§ **Source data**:
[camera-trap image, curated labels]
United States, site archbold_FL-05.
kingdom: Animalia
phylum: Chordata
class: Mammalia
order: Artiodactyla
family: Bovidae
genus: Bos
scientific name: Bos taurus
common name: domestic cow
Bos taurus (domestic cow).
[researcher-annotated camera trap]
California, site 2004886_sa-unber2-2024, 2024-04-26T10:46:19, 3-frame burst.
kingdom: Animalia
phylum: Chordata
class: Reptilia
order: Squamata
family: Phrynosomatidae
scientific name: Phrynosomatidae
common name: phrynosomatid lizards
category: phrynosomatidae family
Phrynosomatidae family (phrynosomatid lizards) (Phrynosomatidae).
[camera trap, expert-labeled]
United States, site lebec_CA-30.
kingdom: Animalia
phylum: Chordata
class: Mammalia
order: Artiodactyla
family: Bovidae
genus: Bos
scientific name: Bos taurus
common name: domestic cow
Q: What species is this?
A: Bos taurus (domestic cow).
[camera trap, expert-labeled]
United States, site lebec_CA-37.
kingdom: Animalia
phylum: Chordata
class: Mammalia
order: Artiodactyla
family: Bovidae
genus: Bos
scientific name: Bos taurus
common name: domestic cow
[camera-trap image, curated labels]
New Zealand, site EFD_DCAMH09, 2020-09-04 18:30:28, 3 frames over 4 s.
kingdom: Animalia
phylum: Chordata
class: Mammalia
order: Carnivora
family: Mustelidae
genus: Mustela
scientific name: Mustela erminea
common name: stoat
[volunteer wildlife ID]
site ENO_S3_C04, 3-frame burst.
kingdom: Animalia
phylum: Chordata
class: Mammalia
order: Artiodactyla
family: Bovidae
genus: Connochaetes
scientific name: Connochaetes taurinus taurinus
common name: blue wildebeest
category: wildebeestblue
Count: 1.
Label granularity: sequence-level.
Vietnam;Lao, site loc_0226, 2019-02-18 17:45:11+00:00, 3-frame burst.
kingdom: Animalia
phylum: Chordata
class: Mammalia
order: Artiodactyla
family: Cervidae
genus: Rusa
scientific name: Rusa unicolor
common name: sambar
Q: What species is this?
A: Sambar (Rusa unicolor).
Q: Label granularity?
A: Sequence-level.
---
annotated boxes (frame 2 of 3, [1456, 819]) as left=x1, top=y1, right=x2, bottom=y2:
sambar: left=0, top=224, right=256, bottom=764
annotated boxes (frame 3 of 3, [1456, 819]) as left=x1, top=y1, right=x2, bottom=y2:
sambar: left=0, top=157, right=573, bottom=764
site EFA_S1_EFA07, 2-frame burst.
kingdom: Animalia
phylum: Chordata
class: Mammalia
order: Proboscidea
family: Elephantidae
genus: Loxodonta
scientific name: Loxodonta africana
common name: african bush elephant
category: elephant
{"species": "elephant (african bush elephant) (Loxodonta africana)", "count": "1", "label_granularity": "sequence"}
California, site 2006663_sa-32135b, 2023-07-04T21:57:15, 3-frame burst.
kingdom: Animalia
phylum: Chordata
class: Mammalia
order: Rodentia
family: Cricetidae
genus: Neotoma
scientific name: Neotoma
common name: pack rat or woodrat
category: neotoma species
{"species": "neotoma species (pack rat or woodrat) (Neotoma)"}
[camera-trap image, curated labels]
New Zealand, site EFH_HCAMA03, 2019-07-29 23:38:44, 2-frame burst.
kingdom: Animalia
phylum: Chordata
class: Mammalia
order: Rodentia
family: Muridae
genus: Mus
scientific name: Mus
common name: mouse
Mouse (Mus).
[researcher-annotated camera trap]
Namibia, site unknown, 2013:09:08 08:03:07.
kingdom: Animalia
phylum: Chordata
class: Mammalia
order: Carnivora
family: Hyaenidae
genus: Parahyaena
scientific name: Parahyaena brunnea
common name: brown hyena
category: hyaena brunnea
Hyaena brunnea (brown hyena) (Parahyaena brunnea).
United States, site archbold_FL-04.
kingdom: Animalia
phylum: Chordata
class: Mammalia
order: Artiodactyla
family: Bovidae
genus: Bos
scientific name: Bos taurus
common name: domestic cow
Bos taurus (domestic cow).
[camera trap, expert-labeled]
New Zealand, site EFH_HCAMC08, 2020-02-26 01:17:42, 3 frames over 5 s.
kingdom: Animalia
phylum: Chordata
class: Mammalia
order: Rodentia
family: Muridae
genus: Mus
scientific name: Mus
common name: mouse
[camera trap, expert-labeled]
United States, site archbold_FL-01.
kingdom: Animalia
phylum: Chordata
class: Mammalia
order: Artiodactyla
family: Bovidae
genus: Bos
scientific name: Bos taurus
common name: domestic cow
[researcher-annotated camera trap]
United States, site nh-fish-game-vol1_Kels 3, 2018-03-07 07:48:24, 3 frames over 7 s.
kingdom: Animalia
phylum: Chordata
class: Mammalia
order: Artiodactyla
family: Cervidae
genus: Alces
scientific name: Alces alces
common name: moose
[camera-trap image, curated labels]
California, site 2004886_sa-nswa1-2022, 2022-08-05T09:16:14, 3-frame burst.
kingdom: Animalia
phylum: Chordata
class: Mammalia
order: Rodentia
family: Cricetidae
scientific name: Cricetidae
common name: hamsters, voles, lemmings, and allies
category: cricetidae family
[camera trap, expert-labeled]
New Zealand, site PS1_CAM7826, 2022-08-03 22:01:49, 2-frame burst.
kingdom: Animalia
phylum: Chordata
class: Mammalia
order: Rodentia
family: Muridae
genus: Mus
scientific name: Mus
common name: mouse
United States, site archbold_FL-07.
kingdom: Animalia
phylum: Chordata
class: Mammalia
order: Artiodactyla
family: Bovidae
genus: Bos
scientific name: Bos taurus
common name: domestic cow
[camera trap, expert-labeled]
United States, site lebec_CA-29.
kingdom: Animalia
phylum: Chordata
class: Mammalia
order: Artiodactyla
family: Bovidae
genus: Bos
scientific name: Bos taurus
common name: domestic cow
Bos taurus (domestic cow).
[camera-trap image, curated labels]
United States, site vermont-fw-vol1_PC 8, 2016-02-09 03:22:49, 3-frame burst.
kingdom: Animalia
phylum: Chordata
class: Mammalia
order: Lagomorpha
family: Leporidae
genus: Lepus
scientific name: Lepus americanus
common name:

§ **Task item**: Pull each line that includes the word "bush" out of the material above.

§ **Answer for the task**:
common name: african bush elephant
{"species": "elephant (african bush elephant) (Loxodonta africana)", "count": "1", "label_granularity": "sequence"}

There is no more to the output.